7. Find a subject you enjoy
Photography covers a multitude of sub-genres and topics, don’t be pigeon holed into taking landscapes just because it’s popular, if thats not your thing. Combine with something else you love and your photography will come on leaps and bounds. Plus you are less likely to give up. If it’s motor racing you love, get out there and find all the sorts of ways you can create images around motor racing. Even within that subject you can find 10 other sub topics to keep you busy, car parts, racing drivers, create a series on crowd passion, or in the garage or pit workers. Before you know it, you have great images to look at and improve on, AND it was fun.
8. Your garden (or local park) is your training field
Whatever photography you do, practise is essential. From learning you camera controls, to practising composition and how light and movement effect everything. There is nothing more frustrating than finally getting to that dream location, or once a year chance visit, only to get your camera out and you’ve forgotten how to turn it on! Or any other option you might want to try. You can’t always predict exactly what camera settings will be needed before you go, so you need to know how to adjust your camera reasonable quickly. Our closest outdoor space is perfect to playing photography in, because is convenient.

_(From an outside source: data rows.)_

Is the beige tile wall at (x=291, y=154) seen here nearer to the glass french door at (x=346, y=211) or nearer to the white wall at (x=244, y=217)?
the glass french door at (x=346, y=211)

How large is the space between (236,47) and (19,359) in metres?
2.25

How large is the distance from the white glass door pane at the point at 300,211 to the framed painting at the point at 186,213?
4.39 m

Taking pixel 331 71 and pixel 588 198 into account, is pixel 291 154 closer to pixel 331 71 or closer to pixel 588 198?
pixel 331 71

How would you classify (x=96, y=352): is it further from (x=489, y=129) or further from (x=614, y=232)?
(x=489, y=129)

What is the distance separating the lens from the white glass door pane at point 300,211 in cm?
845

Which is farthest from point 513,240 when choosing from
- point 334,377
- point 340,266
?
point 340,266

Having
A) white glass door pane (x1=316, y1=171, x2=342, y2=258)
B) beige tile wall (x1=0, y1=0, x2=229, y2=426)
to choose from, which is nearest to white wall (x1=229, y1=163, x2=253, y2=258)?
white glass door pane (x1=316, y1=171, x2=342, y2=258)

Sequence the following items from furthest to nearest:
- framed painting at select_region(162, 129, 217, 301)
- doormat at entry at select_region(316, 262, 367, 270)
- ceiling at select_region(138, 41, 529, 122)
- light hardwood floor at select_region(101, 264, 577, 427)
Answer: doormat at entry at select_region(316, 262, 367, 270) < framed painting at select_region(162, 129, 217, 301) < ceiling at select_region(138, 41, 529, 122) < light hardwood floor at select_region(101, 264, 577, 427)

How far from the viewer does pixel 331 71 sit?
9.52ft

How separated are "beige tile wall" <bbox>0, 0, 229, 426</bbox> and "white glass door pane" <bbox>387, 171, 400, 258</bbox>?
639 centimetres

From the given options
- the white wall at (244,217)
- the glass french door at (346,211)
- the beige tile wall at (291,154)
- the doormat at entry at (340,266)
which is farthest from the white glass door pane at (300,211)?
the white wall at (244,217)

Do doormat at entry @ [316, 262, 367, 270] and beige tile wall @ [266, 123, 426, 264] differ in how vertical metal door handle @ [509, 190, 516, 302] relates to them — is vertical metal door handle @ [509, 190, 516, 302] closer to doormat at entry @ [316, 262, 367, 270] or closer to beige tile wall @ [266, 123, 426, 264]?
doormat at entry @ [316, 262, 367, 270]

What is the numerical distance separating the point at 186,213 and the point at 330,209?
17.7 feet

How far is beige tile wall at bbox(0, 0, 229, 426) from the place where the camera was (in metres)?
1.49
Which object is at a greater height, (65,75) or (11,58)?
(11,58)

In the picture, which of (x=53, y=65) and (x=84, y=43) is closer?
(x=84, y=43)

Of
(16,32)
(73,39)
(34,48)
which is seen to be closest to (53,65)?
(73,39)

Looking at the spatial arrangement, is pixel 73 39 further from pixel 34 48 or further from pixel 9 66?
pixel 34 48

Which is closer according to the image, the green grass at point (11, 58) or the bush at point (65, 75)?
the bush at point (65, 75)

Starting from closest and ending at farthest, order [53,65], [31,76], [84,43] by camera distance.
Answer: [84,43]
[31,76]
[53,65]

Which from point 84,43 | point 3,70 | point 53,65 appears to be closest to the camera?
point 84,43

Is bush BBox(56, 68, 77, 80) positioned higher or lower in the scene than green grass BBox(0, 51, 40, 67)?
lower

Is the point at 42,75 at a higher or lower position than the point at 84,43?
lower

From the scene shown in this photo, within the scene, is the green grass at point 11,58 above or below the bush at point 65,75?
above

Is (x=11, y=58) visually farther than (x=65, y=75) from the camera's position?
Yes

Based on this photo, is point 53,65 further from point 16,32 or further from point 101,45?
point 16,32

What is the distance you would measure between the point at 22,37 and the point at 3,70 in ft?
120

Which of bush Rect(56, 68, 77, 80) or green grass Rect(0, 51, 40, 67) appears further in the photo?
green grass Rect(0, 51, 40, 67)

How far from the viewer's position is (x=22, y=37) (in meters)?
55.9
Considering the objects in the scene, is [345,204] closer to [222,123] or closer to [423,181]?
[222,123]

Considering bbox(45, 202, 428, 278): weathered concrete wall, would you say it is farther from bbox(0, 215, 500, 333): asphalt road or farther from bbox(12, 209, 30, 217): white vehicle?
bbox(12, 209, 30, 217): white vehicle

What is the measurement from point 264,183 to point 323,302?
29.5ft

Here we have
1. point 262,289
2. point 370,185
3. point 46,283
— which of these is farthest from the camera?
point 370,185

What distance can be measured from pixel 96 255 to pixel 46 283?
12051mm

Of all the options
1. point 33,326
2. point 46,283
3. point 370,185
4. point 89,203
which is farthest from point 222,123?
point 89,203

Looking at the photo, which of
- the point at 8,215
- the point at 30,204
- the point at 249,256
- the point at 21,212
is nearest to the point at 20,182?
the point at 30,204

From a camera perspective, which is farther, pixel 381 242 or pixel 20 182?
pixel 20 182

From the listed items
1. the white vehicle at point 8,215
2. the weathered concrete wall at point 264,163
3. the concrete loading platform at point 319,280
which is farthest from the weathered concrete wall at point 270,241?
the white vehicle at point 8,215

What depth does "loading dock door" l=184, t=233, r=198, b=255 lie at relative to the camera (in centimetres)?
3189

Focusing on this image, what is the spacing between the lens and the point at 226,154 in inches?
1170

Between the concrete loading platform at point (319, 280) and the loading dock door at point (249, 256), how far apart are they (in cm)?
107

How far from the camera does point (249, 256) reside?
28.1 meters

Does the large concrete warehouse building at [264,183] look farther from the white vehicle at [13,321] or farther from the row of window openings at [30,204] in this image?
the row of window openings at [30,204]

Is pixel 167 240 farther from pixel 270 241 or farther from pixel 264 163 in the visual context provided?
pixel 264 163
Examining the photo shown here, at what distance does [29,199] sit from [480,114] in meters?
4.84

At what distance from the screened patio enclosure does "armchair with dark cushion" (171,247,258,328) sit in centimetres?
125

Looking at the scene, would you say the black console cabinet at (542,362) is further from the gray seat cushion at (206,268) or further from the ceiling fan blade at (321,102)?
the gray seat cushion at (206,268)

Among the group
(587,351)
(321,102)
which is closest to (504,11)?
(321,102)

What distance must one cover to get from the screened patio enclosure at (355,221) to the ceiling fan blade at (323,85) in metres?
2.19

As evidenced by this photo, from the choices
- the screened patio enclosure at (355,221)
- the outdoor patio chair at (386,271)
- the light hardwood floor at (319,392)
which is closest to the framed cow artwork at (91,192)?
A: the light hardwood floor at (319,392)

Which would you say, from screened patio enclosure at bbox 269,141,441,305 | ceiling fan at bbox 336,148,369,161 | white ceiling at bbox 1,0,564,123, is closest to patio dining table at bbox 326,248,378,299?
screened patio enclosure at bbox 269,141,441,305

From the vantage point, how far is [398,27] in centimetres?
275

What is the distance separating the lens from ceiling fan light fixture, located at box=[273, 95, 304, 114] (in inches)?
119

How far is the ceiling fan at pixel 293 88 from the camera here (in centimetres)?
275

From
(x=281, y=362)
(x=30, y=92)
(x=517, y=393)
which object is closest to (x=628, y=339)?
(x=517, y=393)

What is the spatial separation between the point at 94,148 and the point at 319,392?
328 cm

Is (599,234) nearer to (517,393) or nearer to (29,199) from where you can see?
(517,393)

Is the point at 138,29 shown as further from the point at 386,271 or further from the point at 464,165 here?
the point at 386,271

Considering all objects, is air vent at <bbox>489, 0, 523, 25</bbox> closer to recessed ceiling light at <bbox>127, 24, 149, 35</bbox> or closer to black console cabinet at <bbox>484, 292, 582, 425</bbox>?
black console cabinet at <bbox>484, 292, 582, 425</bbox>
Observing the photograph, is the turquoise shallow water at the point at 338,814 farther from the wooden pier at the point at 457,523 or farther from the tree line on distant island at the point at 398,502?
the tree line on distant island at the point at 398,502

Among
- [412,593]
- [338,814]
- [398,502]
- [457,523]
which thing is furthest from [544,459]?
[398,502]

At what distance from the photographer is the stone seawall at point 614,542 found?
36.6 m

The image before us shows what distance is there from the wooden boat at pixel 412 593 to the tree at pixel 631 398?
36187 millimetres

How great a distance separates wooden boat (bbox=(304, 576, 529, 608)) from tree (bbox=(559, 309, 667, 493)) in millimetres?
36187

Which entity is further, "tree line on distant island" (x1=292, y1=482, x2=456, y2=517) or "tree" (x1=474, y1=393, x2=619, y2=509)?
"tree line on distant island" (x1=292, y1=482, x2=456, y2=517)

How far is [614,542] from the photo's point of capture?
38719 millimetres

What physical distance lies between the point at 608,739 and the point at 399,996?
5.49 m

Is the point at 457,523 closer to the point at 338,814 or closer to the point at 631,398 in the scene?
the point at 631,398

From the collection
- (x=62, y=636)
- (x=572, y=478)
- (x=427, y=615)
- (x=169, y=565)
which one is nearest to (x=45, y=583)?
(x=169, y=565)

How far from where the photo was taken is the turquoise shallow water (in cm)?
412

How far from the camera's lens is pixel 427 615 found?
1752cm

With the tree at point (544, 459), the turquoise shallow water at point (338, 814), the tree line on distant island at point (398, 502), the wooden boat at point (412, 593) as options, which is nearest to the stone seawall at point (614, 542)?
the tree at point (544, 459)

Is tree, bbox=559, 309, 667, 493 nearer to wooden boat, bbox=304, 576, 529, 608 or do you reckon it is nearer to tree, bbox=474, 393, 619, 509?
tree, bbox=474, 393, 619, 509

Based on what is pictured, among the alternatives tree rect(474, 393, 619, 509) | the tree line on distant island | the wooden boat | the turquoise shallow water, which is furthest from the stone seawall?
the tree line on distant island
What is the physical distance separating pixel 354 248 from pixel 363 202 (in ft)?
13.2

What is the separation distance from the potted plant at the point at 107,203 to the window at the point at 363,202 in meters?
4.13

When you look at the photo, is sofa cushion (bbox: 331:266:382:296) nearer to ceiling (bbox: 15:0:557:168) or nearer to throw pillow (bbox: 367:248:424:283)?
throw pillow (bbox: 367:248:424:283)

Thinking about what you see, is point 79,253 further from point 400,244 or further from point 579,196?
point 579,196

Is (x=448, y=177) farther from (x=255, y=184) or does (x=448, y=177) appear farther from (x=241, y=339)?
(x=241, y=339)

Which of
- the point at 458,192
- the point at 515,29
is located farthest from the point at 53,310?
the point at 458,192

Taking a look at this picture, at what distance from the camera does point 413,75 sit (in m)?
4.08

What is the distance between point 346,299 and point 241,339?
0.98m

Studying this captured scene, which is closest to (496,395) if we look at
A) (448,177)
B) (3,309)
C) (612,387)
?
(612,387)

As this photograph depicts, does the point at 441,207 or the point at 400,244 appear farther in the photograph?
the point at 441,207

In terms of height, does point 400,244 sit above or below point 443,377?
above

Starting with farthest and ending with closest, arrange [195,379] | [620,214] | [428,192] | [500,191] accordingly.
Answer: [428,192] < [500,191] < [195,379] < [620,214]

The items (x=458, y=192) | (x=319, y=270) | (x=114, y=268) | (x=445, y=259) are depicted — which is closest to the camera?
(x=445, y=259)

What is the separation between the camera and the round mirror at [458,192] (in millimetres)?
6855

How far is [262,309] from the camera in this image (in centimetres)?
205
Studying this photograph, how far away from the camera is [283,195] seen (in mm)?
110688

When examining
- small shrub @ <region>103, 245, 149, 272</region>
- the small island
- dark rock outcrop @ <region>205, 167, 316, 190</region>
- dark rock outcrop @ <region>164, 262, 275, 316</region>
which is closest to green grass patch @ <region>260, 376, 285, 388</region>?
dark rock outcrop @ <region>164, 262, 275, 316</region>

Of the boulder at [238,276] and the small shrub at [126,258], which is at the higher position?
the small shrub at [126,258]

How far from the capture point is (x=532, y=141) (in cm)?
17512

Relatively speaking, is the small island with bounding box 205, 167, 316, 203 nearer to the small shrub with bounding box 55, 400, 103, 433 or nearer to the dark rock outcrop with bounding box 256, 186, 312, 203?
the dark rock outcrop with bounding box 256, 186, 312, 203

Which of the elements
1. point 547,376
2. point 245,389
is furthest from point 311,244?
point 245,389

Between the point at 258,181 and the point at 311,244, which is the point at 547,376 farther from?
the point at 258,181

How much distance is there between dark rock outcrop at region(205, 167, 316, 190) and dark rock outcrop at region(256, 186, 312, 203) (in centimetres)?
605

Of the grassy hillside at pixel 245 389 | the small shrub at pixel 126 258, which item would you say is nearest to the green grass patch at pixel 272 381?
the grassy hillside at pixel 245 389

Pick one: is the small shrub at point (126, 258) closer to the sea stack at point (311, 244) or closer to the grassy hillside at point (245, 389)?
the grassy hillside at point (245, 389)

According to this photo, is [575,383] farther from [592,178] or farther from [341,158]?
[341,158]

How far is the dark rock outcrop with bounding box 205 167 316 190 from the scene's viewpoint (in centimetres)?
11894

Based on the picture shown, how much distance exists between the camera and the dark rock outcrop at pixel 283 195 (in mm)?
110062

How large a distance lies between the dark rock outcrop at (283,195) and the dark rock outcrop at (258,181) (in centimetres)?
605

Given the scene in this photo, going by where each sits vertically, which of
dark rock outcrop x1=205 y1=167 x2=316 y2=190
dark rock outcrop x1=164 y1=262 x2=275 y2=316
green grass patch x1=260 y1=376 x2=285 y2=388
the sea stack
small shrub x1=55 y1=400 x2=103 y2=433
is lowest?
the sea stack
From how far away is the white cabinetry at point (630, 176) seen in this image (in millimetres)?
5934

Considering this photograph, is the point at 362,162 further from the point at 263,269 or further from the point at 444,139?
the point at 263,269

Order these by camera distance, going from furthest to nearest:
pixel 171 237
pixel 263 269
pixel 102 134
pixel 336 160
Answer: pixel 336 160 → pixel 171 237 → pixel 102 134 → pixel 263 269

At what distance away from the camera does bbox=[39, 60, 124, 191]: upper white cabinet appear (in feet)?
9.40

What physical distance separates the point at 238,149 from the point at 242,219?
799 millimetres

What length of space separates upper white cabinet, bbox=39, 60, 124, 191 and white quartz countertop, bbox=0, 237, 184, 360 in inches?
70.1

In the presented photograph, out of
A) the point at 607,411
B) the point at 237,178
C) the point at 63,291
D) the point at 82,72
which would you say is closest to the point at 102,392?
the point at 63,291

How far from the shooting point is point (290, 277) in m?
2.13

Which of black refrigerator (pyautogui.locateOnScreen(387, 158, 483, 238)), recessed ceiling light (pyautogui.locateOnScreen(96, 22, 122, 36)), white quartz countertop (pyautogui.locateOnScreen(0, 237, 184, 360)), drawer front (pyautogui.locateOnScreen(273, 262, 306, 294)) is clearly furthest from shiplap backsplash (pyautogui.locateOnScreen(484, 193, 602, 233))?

9. Photography doesn’t have to be a solitary experience
Like a lot of people, we often start off our photography adventure on our own. Thats understandable as its new and we are unsure of what we are doing, don’t quite understand the camera and don’t want to look like an idiot. It's very easy for photographers to allow this hobby or even business to become a solitary experience. But joining up with like minded individuals can have so many benefits. Camera clubs are at the heart of photography and are made up of a range of people. From someone who’s bought their first camera to others with years of experience. Most people are keen to help others, share experiences, and even arrange club outings and events. It won’t always be perfect but, in summary, being with other people who share our enjoyment for photography will usually enhance your whole outlook and knowledge.
10. Be prepared
If this is a hobby or more for you, and not just a once a year taking a few snaps, then try and get into the habit of having your camera battery charged up. Also keep your camera gear in a place where you know where it is. Often photographic opportunities just happen. You might only have a few minutes warning that something interesting is going to happen. Or if you are planning an early morning photo trip, get your stuff together the night before (when you are more awake!!) Ive learnt the hard way in the past and forgotten things light tripod bracket, even once got somewhere only to find I had forgotten to put the memory card back in the camera. After a few hours driving in the dark at 5am only to have to abandon a trip is really annoying. So now I pack the night before. I would suggest a check list too, even a short one as a memory jogger. Camera Charged battery (or two) Memory card Camera Strap Lens type (if you have more than one) Tripod Drink Snacks Hat and gloves
I hope that helps somebody's interest in photography go a little better from the start.